§ **Task to carry out**
Drop the images, then output the listing exactly.

▬▬▬▬▬▬

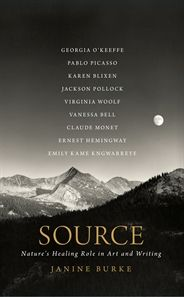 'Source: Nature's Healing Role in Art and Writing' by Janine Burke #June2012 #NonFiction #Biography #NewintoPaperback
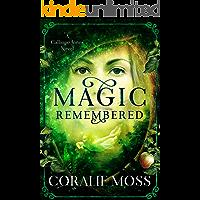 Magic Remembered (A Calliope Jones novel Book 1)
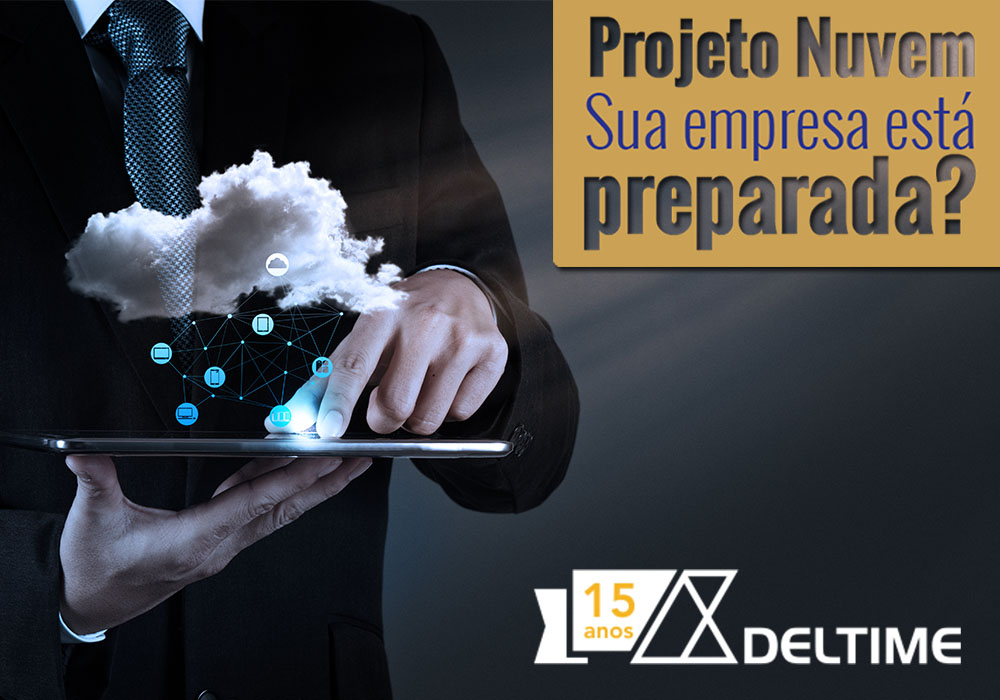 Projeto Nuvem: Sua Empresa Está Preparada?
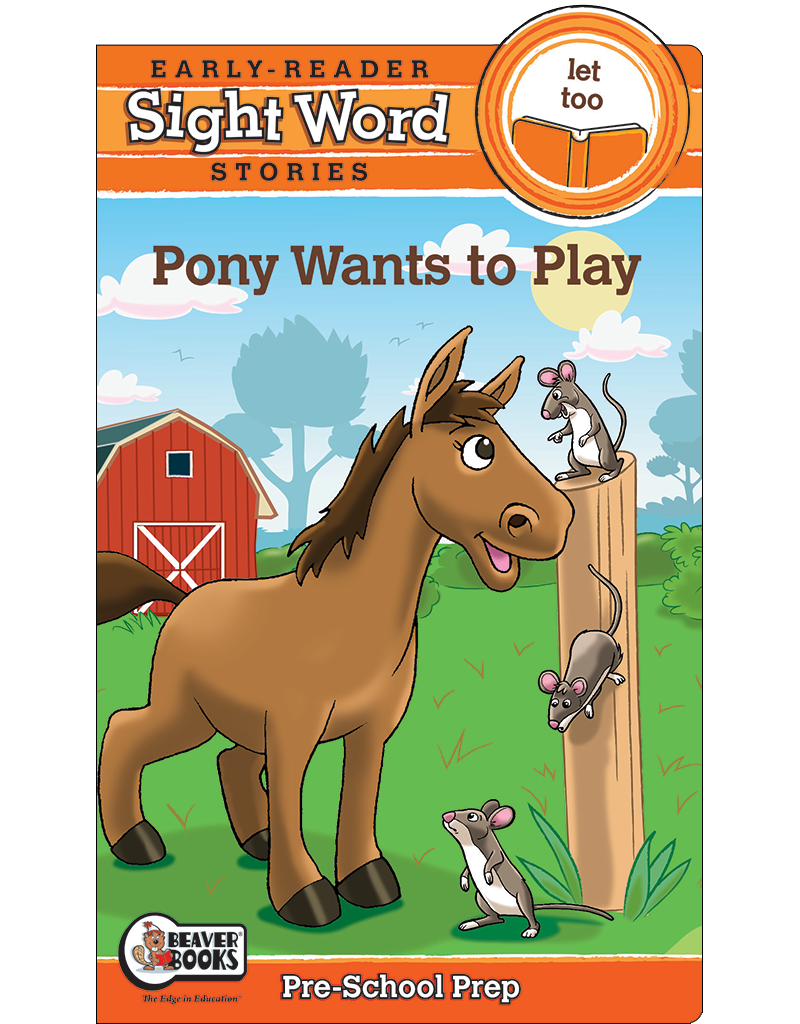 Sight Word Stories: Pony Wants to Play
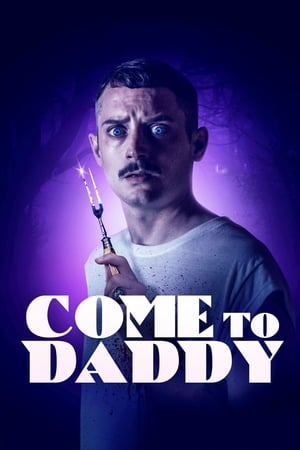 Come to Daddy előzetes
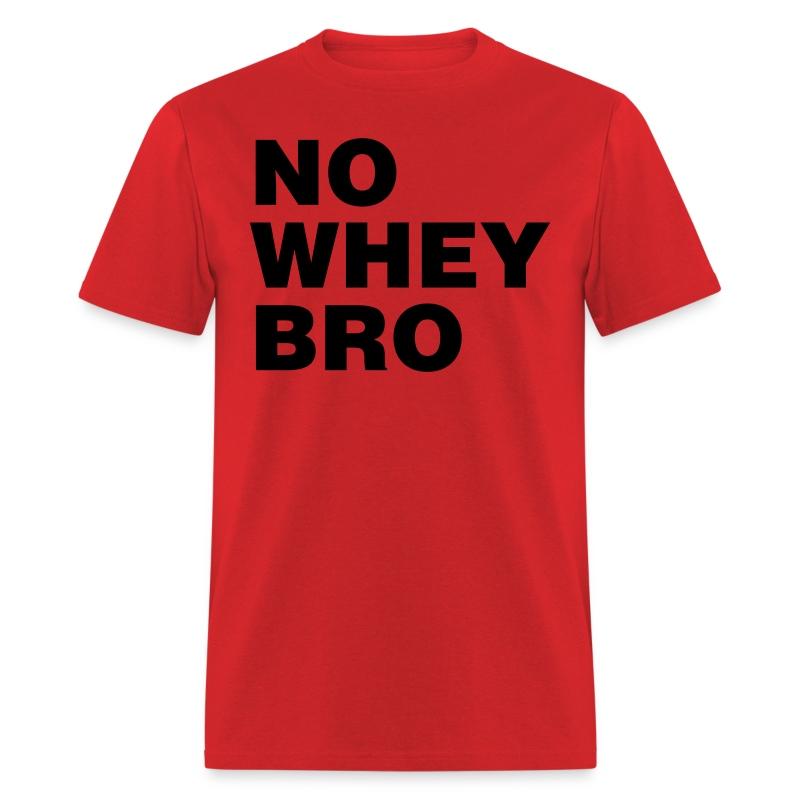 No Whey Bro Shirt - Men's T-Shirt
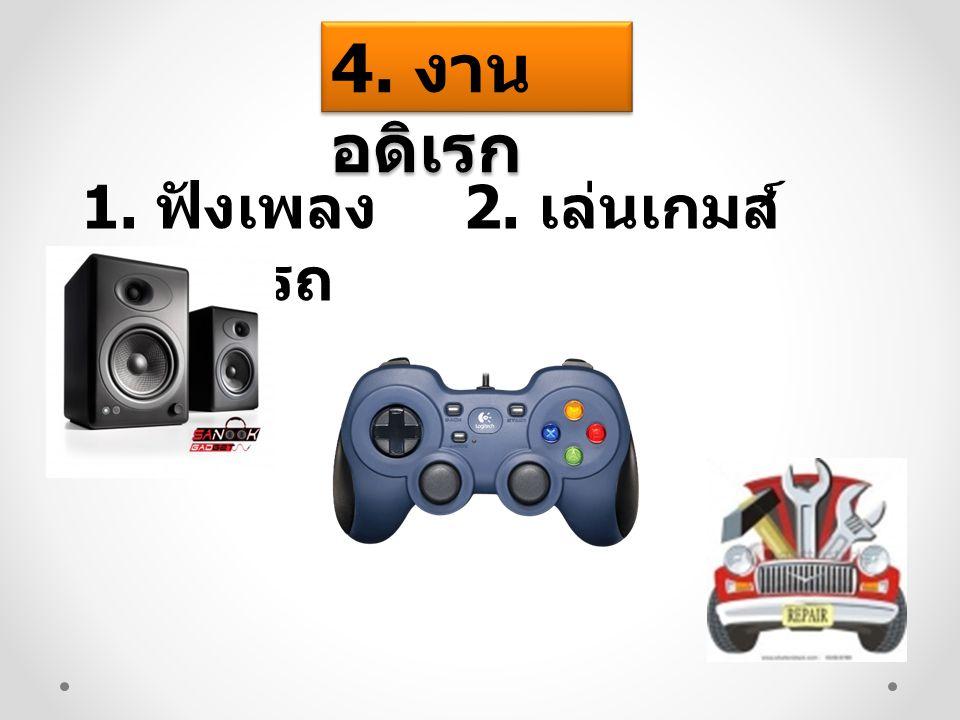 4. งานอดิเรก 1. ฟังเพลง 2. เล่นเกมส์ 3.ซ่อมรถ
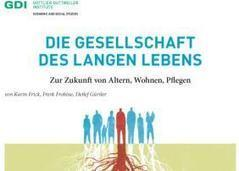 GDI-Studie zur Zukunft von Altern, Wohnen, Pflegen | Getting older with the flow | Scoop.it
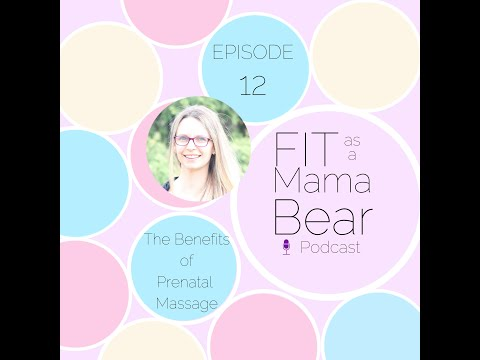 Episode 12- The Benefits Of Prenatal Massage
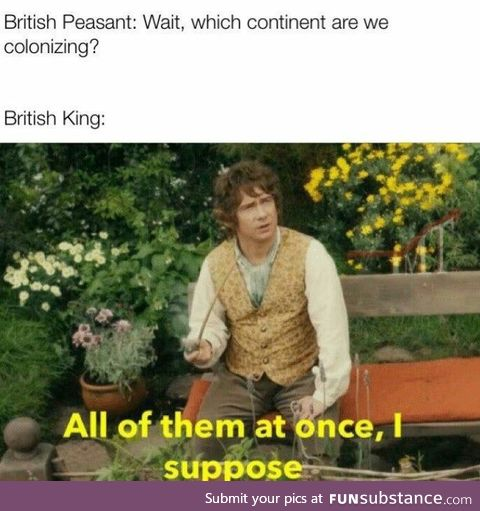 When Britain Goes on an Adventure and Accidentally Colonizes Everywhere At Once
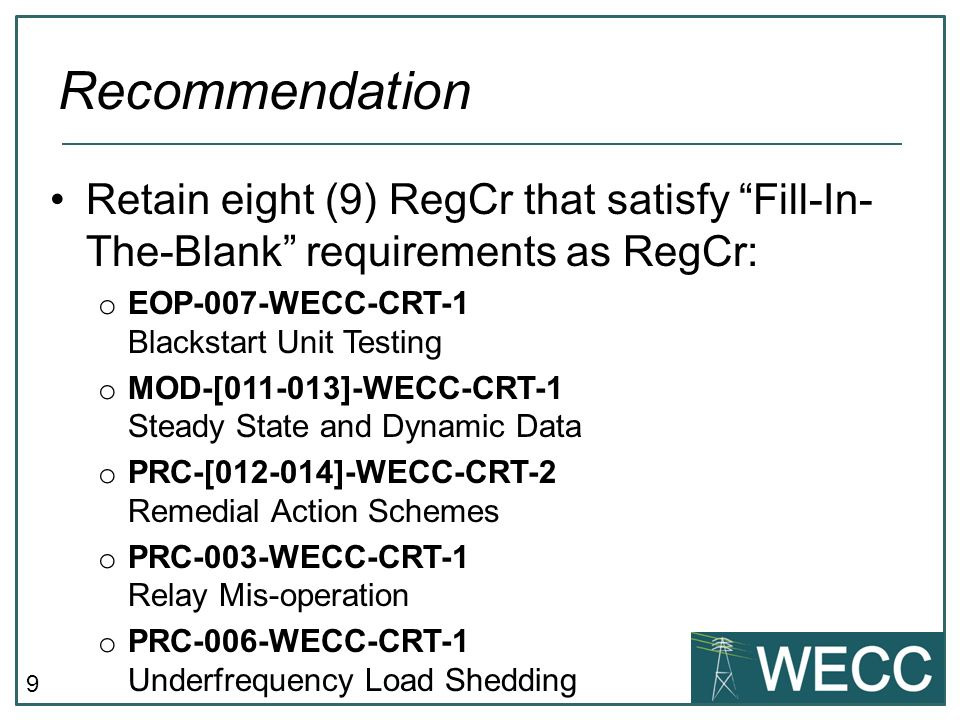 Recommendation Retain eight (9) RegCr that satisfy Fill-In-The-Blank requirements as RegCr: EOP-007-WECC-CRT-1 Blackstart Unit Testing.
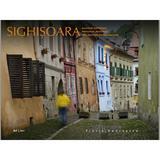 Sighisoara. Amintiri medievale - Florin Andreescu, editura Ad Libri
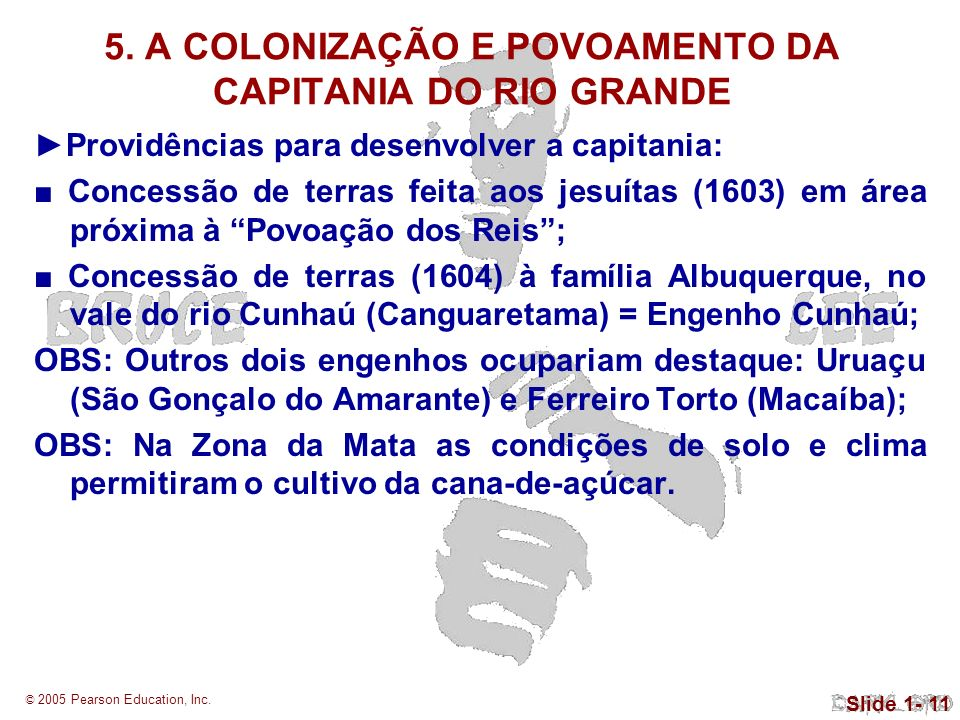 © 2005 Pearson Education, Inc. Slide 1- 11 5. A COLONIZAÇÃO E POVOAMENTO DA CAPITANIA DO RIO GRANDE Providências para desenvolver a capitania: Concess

▬▬▬▬▬▬

§ **Exercise response**
 'Source: Nature's Healing Role in Art and Writing' by Janine Burke #June2012 #NonFiction #Biography #NewintoPaperback
 Magic Remembered (A Calliope Jones novel Book 1)
 Projeto Nuvem: Sua Empresa Está Preparada?
 Sight Word Stories: Pony Wants to Play
 Come to Daddy előzetes
 No Whey Bro Shirt - Men's T-Shirt
 4. งานอดิเรก 1. ฟังเพลง 2. เล่นเกมส์ 3.ซ่อมรถ
 GDI-Studie zur Zukunft von Altern, Wohnen, Pflegen | Getting older with the flow | Scoop.it
 Episode 12- The Benefits Of Prenatal Massage
 When Britain Goes on an Adventure and Accidentally Colonizes Everywhere At Once
 Recommendation Retain eight (9) RegCr that satisfy Fill-In-The-Blank requirements as RegCr: EOP-007-WECC-CRT-1 Blackstart Unit Testing.
 Sighisoara. Amintiri medievale - Florin Andreescu, editura Ad Libri
 © 2005 Pearson Education, Inc. Slide 1- 11 5. A COLONIZAÇÃO E POVOAMENTO DA CAPITANIA DO RIO GRANDE Providências para desenvolver a capitania: Concess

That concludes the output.